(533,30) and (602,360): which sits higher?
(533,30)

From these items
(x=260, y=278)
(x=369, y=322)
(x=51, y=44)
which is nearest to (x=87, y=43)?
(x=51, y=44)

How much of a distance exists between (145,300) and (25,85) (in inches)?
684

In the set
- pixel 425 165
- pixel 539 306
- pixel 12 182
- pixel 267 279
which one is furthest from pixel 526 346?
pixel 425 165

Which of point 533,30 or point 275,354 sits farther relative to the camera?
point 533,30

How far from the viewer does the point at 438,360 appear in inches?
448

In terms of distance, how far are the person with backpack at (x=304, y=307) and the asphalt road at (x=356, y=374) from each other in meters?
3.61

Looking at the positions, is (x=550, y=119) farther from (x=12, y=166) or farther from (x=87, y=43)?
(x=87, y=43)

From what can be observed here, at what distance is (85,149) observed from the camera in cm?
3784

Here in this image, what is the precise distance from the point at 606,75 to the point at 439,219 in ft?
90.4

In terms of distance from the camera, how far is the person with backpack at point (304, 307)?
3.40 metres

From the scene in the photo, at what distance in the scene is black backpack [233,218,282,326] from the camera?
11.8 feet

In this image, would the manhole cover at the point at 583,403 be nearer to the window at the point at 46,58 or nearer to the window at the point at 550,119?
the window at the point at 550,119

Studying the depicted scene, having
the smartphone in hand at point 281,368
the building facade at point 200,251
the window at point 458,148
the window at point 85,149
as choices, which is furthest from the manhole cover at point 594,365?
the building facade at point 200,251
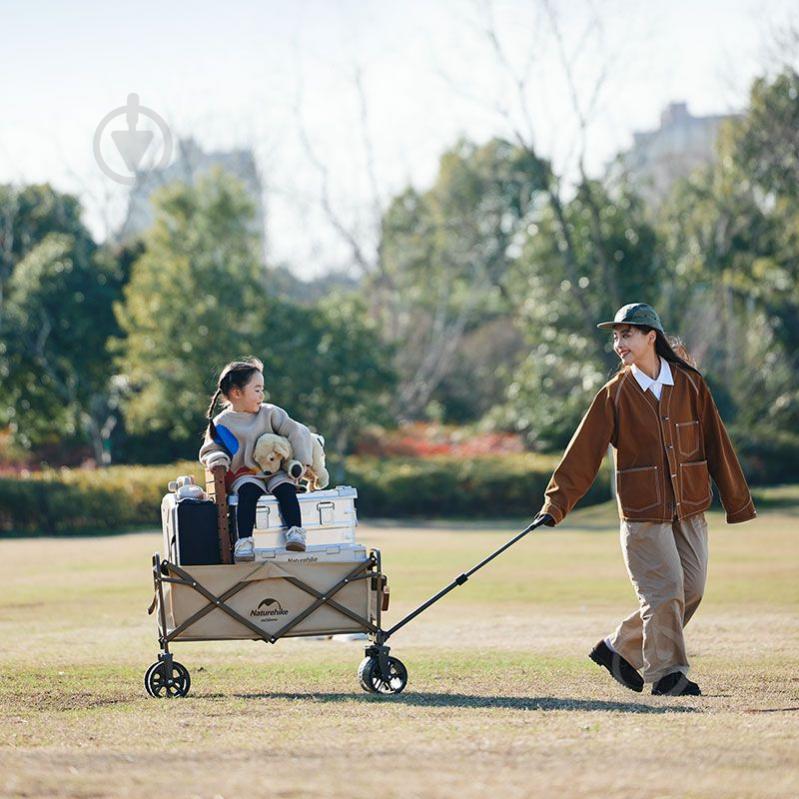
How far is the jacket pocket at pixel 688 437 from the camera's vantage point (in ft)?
27.4

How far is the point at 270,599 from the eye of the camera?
8.40 m

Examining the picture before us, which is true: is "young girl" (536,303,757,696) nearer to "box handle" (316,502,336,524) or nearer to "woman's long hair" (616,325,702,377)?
"woman's long hair" (616,325,702,377)

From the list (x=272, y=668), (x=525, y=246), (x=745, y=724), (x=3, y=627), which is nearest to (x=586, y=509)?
(x=525, y=246)

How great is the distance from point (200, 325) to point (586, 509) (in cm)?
1003

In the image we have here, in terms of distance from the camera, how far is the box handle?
8547 millimetres

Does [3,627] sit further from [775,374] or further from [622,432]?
[775,374]

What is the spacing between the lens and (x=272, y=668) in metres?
9.61

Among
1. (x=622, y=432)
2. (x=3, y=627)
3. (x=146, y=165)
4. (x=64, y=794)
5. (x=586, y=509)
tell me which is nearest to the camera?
(x=64, y=794)

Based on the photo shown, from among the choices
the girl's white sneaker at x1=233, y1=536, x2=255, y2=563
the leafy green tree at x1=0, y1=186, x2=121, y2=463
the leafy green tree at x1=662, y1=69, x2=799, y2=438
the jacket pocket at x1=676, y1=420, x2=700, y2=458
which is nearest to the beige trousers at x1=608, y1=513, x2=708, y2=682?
the jacket pocket at x1=676, y1=420, x2=700, y2=458

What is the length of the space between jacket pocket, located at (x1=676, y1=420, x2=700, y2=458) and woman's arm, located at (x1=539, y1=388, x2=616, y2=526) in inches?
14.6

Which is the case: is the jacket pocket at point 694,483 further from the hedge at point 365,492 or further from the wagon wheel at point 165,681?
the hedge at point 365,492

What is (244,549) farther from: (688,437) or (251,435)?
(688,437)

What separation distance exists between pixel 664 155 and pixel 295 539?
69.4 meters

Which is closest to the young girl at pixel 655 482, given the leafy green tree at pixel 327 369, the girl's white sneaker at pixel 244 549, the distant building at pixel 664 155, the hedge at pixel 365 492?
the girl's white sneaker at pixel 244 549
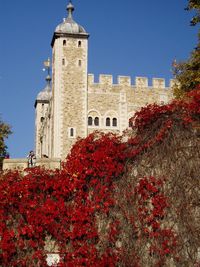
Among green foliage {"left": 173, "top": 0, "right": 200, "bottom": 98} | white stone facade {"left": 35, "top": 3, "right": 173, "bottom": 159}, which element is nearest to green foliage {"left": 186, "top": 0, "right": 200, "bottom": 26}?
green foliage {"left": 173, "top": 0, "right": 200, "bottom": 98}

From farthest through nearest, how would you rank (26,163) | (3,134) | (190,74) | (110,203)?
(3,134), (190,74), (26,163), (110,203)

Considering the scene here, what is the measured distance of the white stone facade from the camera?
33.2 meters

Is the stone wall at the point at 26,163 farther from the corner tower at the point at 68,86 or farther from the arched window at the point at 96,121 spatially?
the arched window at the point at 96,121

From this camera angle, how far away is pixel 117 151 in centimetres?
1065

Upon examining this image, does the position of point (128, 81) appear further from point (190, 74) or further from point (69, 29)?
point (190, 74)

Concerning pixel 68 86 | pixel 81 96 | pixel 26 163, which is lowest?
pixel 26 163

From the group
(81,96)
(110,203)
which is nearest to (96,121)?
(81,96)

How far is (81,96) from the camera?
3388cm

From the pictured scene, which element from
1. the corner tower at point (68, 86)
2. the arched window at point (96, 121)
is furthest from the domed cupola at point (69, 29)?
the arched window at point (96, 121)

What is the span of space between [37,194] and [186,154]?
302cm

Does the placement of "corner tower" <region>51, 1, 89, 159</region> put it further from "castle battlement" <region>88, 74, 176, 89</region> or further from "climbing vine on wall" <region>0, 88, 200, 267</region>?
"climbing vine on wall" <region>0, 88, 200, 267</region>

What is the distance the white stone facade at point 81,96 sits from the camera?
33219mm

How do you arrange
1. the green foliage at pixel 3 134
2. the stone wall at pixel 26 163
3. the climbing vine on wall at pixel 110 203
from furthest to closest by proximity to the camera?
the green foliage at pixel 3 134, the stone wall at pixel 26 163, the climbing vine on wall at pixel 110 203

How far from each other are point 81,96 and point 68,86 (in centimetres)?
104
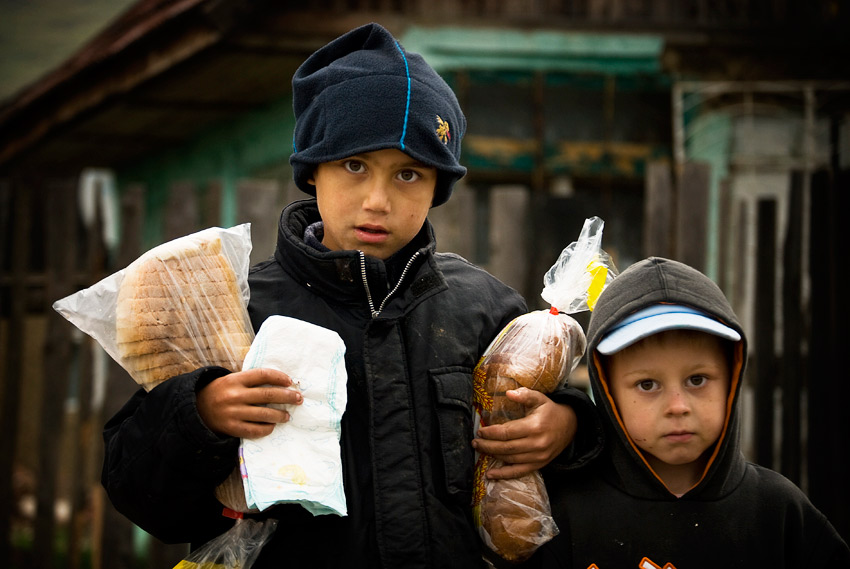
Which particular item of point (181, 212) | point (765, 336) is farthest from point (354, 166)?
point (765, 336)

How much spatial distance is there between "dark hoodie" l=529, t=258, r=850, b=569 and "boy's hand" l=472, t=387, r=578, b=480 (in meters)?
0.19

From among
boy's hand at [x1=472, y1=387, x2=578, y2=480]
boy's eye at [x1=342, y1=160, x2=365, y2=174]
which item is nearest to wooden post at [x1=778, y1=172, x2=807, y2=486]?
boy's hand at [x1=472, y1=387, x2=578, y2=480]

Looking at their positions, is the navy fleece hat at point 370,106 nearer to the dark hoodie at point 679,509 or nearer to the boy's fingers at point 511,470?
the dark hoodie at point 679,509

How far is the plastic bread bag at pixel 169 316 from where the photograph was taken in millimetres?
2047

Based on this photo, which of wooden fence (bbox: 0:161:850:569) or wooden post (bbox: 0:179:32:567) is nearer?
wooden fence (bbox: 0:161:850:569)

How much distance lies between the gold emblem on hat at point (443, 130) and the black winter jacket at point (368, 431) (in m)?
0.27

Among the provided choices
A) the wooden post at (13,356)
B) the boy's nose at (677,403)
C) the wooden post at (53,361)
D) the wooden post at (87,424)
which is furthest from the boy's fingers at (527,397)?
the wooden post at (13,356)

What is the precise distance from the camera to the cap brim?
7.16 ft

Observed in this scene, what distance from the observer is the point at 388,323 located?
2.15m

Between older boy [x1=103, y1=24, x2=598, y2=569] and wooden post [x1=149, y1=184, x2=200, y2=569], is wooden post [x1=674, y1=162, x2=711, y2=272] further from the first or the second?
wooden post [x1=149, y1=184, x2=200, y2=569]

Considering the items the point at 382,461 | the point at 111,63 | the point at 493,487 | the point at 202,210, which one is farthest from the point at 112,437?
the point at 111,63

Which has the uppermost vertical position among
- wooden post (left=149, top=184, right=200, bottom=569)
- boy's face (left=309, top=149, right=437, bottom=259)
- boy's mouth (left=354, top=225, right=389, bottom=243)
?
wooden post (left=149, top=184, right=200, bottom=569)

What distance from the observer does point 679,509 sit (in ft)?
7.36

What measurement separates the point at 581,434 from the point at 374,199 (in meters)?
0.84
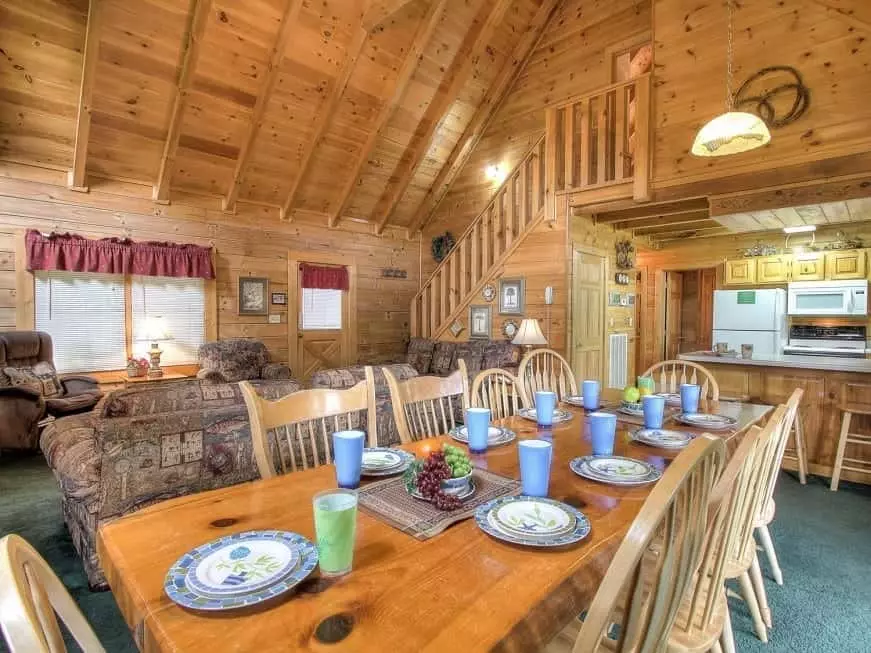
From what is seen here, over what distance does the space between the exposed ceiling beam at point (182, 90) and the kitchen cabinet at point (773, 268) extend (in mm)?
6811

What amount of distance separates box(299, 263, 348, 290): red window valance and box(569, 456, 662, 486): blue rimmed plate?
567cm

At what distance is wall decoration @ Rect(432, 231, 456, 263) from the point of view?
7438mm

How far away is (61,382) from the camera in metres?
4.63

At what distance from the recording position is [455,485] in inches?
47.8

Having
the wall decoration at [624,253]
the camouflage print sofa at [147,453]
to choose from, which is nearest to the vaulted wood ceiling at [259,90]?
the wall decoration at [624,253]

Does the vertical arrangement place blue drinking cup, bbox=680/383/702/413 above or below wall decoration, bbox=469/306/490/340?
below

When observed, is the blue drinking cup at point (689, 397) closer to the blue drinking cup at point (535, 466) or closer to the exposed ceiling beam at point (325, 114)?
the blue drinking cup at point (535, 466)

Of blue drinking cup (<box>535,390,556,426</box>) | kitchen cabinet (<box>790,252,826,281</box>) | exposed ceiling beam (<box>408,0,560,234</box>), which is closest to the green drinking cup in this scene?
blue drinking cup (<box>535,390,556,426</box>)

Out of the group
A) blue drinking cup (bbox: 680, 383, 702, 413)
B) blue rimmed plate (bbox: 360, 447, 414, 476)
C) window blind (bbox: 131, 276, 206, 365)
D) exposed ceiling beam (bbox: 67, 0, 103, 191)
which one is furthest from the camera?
window blind (bbox: 131, 276, 206, 365)

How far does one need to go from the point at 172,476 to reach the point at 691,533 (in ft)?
6.77

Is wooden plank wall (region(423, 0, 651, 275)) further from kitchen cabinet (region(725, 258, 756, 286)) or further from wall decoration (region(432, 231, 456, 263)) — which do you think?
kitchen cabinet (region(725, 258, 756, 286))

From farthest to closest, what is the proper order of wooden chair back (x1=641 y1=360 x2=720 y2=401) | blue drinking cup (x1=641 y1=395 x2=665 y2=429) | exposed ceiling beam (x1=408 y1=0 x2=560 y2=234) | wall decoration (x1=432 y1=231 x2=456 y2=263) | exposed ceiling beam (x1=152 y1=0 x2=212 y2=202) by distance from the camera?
wall decoration (x1=432 y1=231 x2=456 y2=263)
exposed ceiling beam (x1=408 y1=0 x2=560 y2=234)
exposed ceiling beam (x1=152 y1=0 x2=212 y2=202)
wooden chair back (x1=641 y1=360 x2=720 y2=401)
blue drinking cup (x1=641 y1=395 x2=665 y2=429)

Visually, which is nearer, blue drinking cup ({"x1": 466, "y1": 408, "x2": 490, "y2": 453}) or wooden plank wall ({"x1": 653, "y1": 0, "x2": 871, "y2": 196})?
blue drinking cup ({"x1": 466, "y1": 408, "x2": 490, "y2": 453})

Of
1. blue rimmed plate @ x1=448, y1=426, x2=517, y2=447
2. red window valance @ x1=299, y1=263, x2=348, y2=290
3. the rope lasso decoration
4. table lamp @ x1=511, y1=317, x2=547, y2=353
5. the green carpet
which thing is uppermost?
the rope lasso decoration
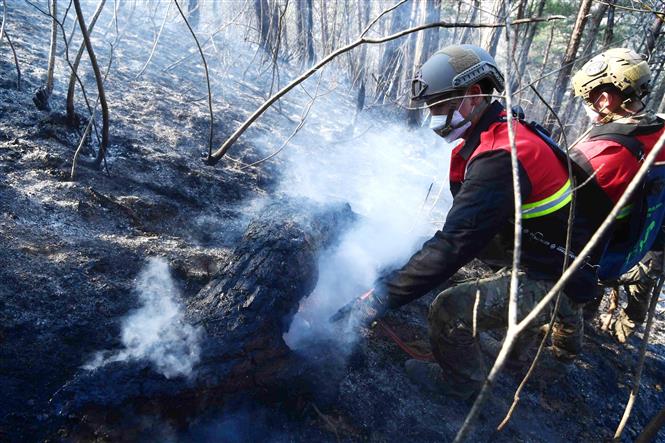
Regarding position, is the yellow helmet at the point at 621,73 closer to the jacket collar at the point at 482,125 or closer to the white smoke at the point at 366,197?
the jacket collar at the point at 482,125

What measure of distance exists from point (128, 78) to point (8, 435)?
556 centimetres

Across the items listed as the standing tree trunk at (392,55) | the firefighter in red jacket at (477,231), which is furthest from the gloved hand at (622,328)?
the standing tree trunk at (392,55)

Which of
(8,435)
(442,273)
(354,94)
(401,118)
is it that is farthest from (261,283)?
(354,94)

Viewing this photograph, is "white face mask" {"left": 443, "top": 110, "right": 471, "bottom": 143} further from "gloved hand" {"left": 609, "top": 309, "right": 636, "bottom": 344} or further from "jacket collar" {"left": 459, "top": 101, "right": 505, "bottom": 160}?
"gloved hand" {"left": 609, "top": 309, "right": 636, "bottom": 344}

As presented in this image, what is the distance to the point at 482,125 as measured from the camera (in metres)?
2.25

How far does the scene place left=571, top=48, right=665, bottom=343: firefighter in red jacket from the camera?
6.93 feet

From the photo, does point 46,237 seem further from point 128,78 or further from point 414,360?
point 128,78

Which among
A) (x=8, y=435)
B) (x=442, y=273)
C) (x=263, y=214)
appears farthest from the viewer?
(x=263, y=214)

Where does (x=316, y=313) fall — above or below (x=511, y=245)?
below

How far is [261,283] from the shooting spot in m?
2.25

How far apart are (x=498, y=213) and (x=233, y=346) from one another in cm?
152

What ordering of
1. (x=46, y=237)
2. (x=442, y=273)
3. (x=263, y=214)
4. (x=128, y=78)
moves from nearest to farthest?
1. (x=442, y=273)
2. (x=46, y=237)
3. (x=263, y=214)
4. (x=128, y=78)

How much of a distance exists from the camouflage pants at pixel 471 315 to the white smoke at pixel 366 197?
2.15 feet

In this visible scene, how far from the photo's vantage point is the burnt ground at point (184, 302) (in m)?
1.85
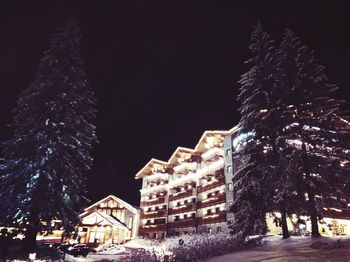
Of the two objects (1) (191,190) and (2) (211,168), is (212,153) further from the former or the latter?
(1) (191,190)

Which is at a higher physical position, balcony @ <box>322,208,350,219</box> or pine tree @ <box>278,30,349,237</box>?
pine tree @ <box>278,30,349,237</box>

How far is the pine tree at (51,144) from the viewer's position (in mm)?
22156

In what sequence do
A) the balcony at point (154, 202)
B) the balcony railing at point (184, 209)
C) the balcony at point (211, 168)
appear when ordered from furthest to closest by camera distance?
the balcony at point (154, 202) < the balcony railing at point (184, 209) < the balcony at point (211, 168)

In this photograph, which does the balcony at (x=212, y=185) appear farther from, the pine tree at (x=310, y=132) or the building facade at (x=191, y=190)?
the pine tree at (x=310, y=132)

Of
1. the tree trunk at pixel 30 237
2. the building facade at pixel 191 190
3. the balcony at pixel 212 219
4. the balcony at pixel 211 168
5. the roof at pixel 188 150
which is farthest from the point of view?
the balcony at pixel 211 168

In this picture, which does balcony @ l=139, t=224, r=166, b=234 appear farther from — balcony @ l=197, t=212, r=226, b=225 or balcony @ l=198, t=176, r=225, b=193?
balcony @ l=198, t=176, r=225, b=193

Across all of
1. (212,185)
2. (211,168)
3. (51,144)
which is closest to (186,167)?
(211,168)

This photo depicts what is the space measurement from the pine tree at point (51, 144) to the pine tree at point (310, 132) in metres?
17.4

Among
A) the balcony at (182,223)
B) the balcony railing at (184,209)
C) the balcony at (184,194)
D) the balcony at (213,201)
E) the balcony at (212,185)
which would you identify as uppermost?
the balcony at (212,185)

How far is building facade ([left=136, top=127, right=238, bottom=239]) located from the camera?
151ft

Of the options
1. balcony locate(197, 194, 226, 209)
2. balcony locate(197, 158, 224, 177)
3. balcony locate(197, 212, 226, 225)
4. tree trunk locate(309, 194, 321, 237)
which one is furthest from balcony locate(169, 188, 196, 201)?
tree trunk locate(309, 194, 321, 237)

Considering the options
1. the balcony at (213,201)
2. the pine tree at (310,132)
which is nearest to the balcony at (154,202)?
the balcony at (213,201)

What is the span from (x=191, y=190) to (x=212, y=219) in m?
12.2

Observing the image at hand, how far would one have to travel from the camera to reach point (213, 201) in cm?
4828
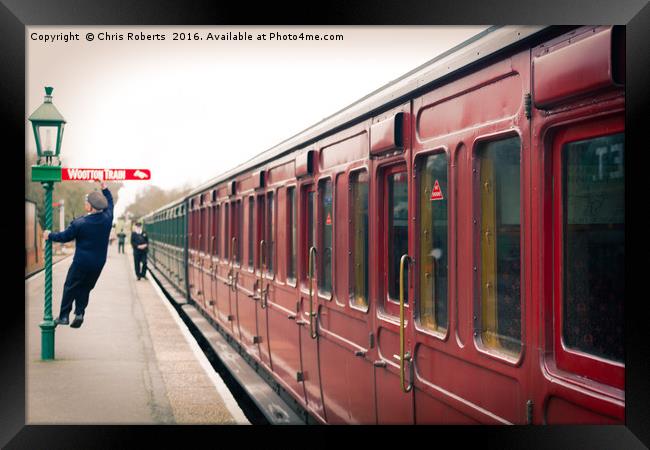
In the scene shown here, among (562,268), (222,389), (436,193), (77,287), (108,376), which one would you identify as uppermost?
(436,193)

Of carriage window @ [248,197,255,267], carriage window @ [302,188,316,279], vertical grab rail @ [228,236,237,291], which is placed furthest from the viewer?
vertical grab rail @ [228,236,237,291]

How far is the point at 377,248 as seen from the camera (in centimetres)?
454

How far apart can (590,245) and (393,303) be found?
5.66ft

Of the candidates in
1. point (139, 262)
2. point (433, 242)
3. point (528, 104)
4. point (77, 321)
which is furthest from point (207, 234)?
point (528, 104)

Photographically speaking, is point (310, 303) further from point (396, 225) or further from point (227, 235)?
A: point (227, 235)

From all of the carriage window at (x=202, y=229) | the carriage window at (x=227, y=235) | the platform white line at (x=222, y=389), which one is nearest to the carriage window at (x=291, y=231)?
the platform white line at (x=222, y=389)

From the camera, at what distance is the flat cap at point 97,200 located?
556cm

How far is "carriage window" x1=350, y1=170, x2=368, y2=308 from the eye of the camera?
190 inches

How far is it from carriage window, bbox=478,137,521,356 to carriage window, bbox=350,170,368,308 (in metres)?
1.52

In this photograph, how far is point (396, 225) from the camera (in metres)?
4.33

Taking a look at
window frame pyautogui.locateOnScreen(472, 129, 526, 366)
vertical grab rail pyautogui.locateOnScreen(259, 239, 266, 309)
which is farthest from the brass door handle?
window frame pyautogui.locateOnScreen(472, 129, 526, 366)

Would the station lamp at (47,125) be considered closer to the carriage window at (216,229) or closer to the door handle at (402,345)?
the door handle at (402,345)

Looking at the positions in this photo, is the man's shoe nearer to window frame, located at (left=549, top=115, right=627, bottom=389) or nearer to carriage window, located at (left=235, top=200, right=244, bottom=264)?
carriage window, located at (left=235, top=200, right=244, bottom=264)

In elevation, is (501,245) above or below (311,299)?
above
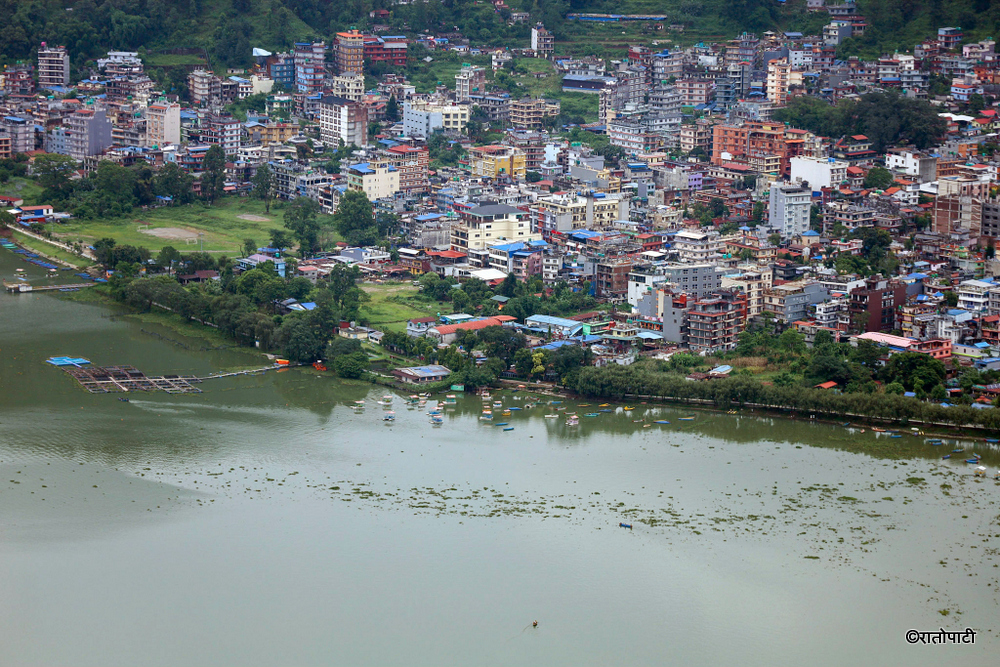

━━━━━━━━━━━━━━━━

- _Problem_
Write out the lines of the entries above as a numbered list, from the line containing "Taking a look at" through the end of the entries, both included. Leave out blank lines and the pictures.

- _The result_
1. Taking a look at
2. window frame pyautogui.locateOnScreen(472, 129, 526, 366)
3. vertical grab rail pyautogui.locateOnScreen(259, 239, 266, 309)
4. which is farthest from the brass door handle?
5. window frame pyautogui.locateOnScreen(472, 129, 526, 366)
6. Would the station lamp at (47,125) be considered closer to the carriage window at (216,229) or closer to the door handle at (402,345)?
7. the door handle at (402,345)
8. Looking at the positions in this photo, is the man's shoe nearer to window frame, located at (left=549, top=115, right=627, bottom=389) or nearer to carriage window, located at (left=235, top=200, right=244, bottom=264)?
9. carriage window, located at (left=235, top=200, right=244, bottom=264)
10. In elevation, is (501,245) above or below (311,299)?
11. above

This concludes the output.